OAN Staff Brooke Mallory
6:33 PM – Tuesday, June 2, 2026
Deputy Attorney General Todd Blanche announced on Tuesday during a House Committee on Appropriations, Subcommittee on Commerce, Justice, Science, and Related Agencies hearing that the Department of Justice will not move forward with the proposed $1.776 billion “anti-weaponization” fund.
The fund, which had been envisioned as a sweeping financial and administrative mechanism to investigate and dismantle political bias within federal law enforcement and under the prior Biden administration, has faced months of scrutiny from Democrats and those on the left.
In an internal memorandum circulated to department leadership and subsequently confirmed to reporters, Blanche indicated that after an exhaustive legal and operational review, the DOJ determined that the fund was neither sustainable under current federal appropriations frameworks nor aligned with the core mission of restoring institutional neutrality.
Toward the end of the hearing, Blanche was also pressed to make the commitment in writing.
“You established it in writing, so it just makes sense to rescind it in writing,” Rep. Grace Meng (D-N.Y.) said. “I’m just concerned because you’re not under oath, and I want to trust you, and I want to believe you. We all do, but putting it in writing would settle that issue.”
“I’m not committing to doing anything in writing,” Blanche responded, adding “I mean, I’ll take it under advisement … The extent there was a fund, and remember, the fund wasn’t set up yet. There were no commissioners named. There was no claimants brought anything in front of that. There was no claims made yet.
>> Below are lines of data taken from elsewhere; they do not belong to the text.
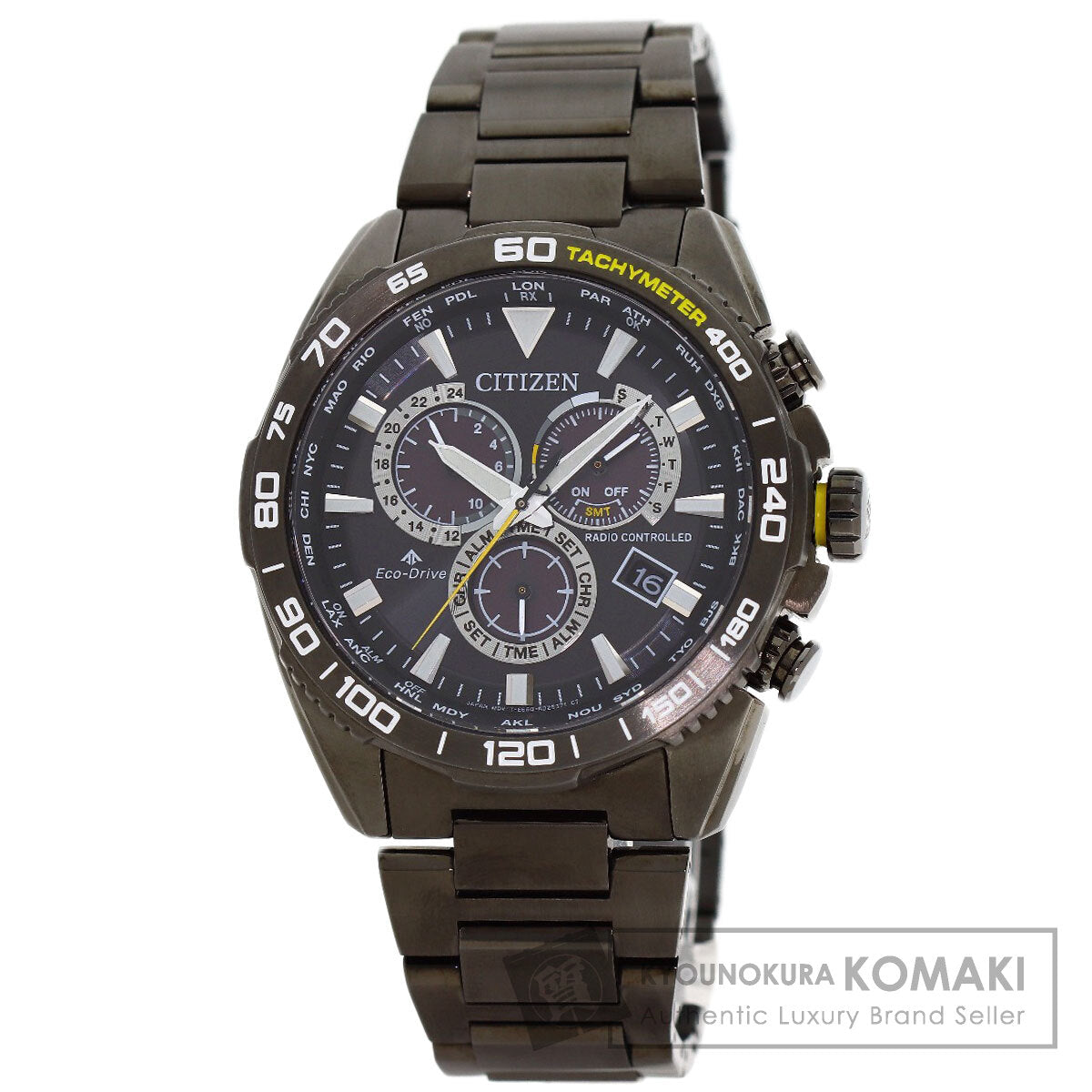 CITIZEN Professional master Watches CB5037-84E Stainless Steel/Stainless Steel mens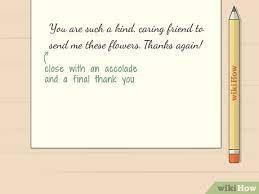 Check spelling or type a new query. How To Write A Thank You Card For Flowers 12 Steps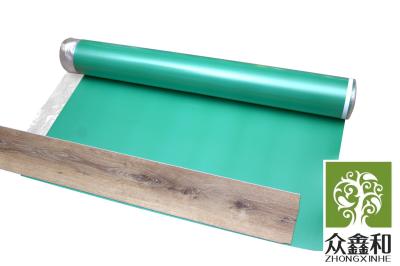 China Sound Absorptio 2mm Thick IXPE Foam Underlay Green Underlay For Laminate for sale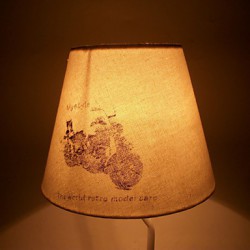 Creative Personality Novel Furnishing Articles Gifts Vintage Creative Motorcycle Lamps Led Light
So, yes, we’re not moving forward with the fund,” Blanche reiterated.
“There’s litigation in D.C., there’s litigation in the Southern District of Florida, but notwithstanding what we do in those litigations, and then defending our rights and making sure our rights are protected, we’re not moving forward with the fund,” he added.
Legal experts and congressional appropriators had already claimed that setting aside such a massive sum outside of standard agency operational budgets would face immediate constitutional challenges under the Antideficiency Act, which prohibits federal agencies from spending or obligating funds that Congress has not appropriated for those exact purposes.
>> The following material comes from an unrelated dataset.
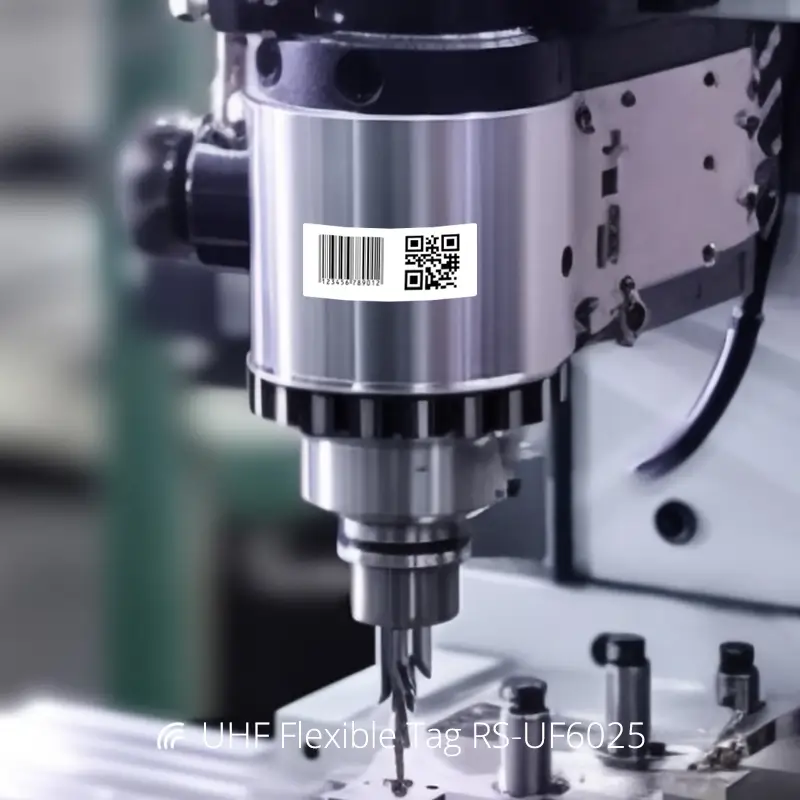 Flexible RFID Tracking Stickers UHF On Metal Tags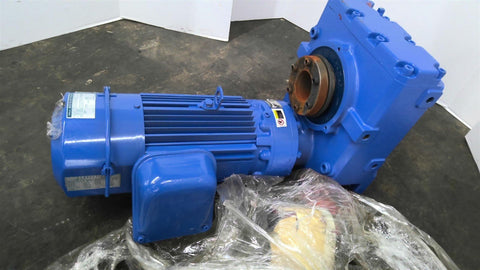 1.5 HP, SM - Buddybox #EHYM1H-A4100YB-Y3-B-39, 39.00 :1 ratio, 230/460 Volts - Image 7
Blanche’s directive acknowledges these steep legal hurdles, noting that the logistical complexity of standing up a massive, parallel oversight apparatus threatened to bottleneck ordinary federal prosecutions and drain critical resources from high-priority counterterrorism and cybercrime divisions.
While the formal dissolution of the $1.776 billion fund represents a major concession to institutional norms, DOJ officials emphasized that the underlying objective of addressing perceived partisan overreach will instead be absorbed into existing, traditional oversight channels.
Rather than deploying a standalone, heavily funded entity, the department reportedly plans to expand the jurisdiction and investigative resources of the Office of Professional Responsibility and the Inspector General.